Dataset records:

________________________________________

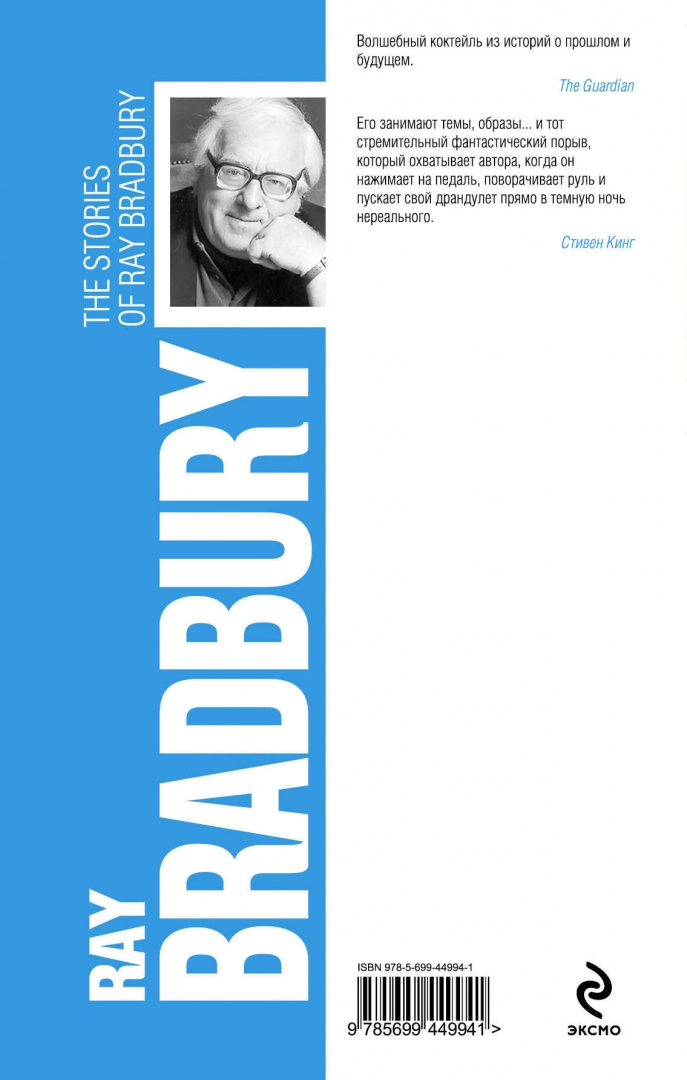 Иллюстрация 1 из 12 для И грянул гром: 100 рассказов - Рэй Брэдбери   Лабиринт - книги. Источник: Лабиринт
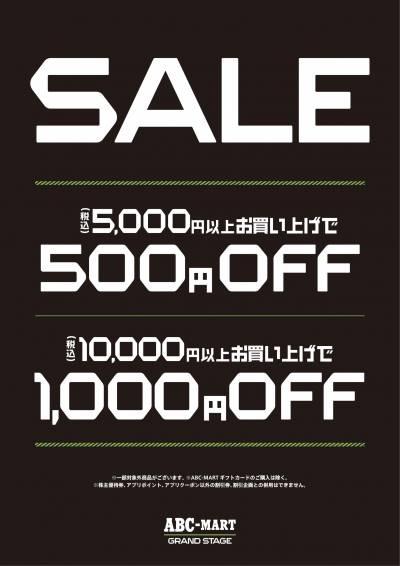 【CAMPAIGN】大創業祭 開催中!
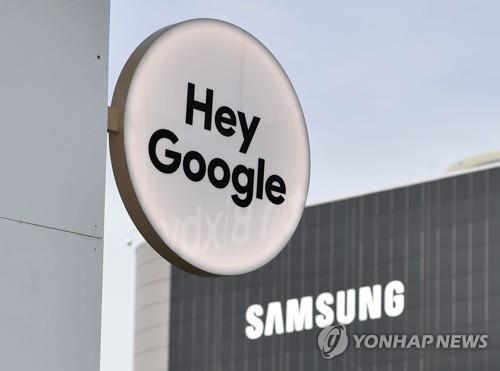 CES 2019의 구글과 삼성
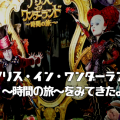 blog28_top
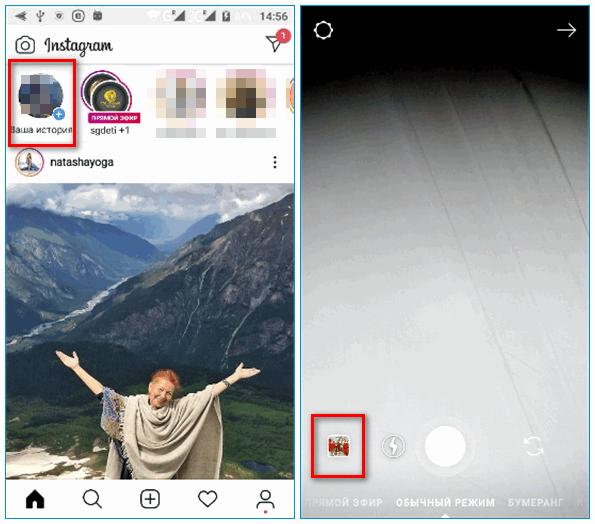 Выбор фотографии для истории в Instagram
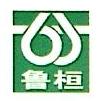 山东博丰利众化工有限公司 最新采购和商业信息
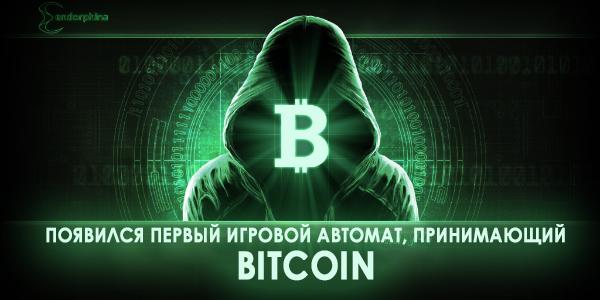 pervij_bitkoin_igrovoj_avtomat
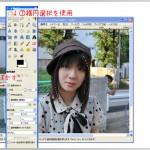 GIMPモデルレタッチ 楕円選択とぼかし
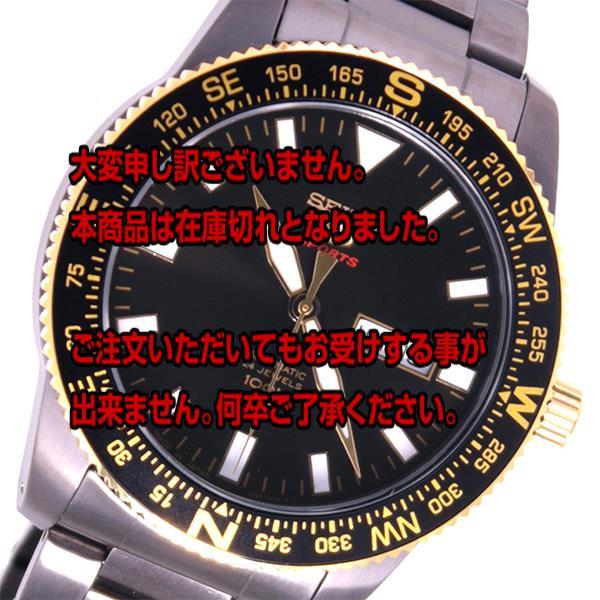 5000円以上 セイコー SEIKO 5スポーツ 自動巻き メンズ 腕時計 SRP670J1 ブラック 【腕時計 海外インポート品】 レビュー投稿で次回使える2000円クーポン全員にプレゼント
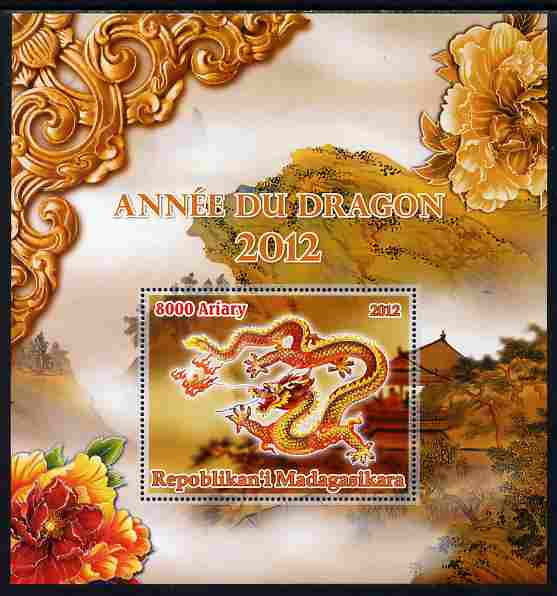 Madagascar 2012 Chinese New Year - Year of the Dragon large perf s/sheet unmounted mint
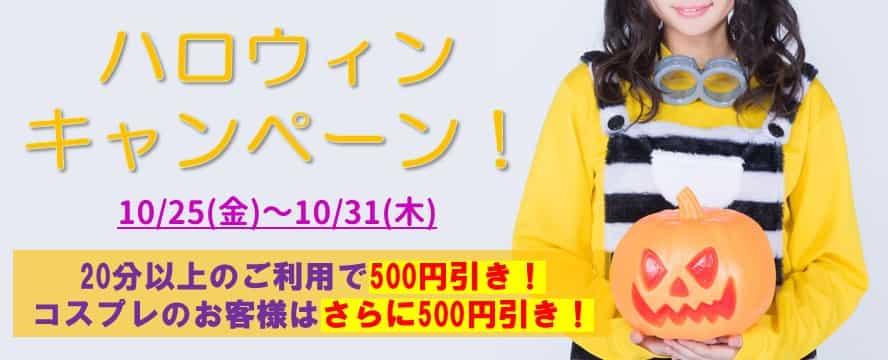 ハロウィンキャンペーン、いよいよ明日10/25(金)からスタート!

________________________________________

--- What the exercise asks ---
Without the pictures, restate all the entries above exactly.

--- The completed task ---
 Иллюстрация 1 из 12 для И грянул гром: 100 рассказов - Рэй Брэдбери   Лабиринт - книги. Источник: Лабиринт
 【CAMPAIGN】大創業祭 開催中!
 CES 2019의 구글과 삼성
 blog28_top
 Выбор фотографии для истории в Instagram
 山东博丰利众化工有限公司 最新采购和商业信息
 pervij_bitkoin_igrovoj_avtomat
 GIMPモデルレタッチ 楕円選択とぼかし
 5000円以上 セイコー SEIKO 5スポーツ 自動巻き メンズ 腕時計 SRP670J1 ブラック 【腕時計 海外インポート品】 レビュー投稿で次回使える2000円クーポン全員にプレゼント
 Madagascar 2012 Chinese New Year - Year of the Dragon large perf s/sheet unmounted mint
 ハロウィンキャンペーン、いよいよ明日10/25(金)からスタート!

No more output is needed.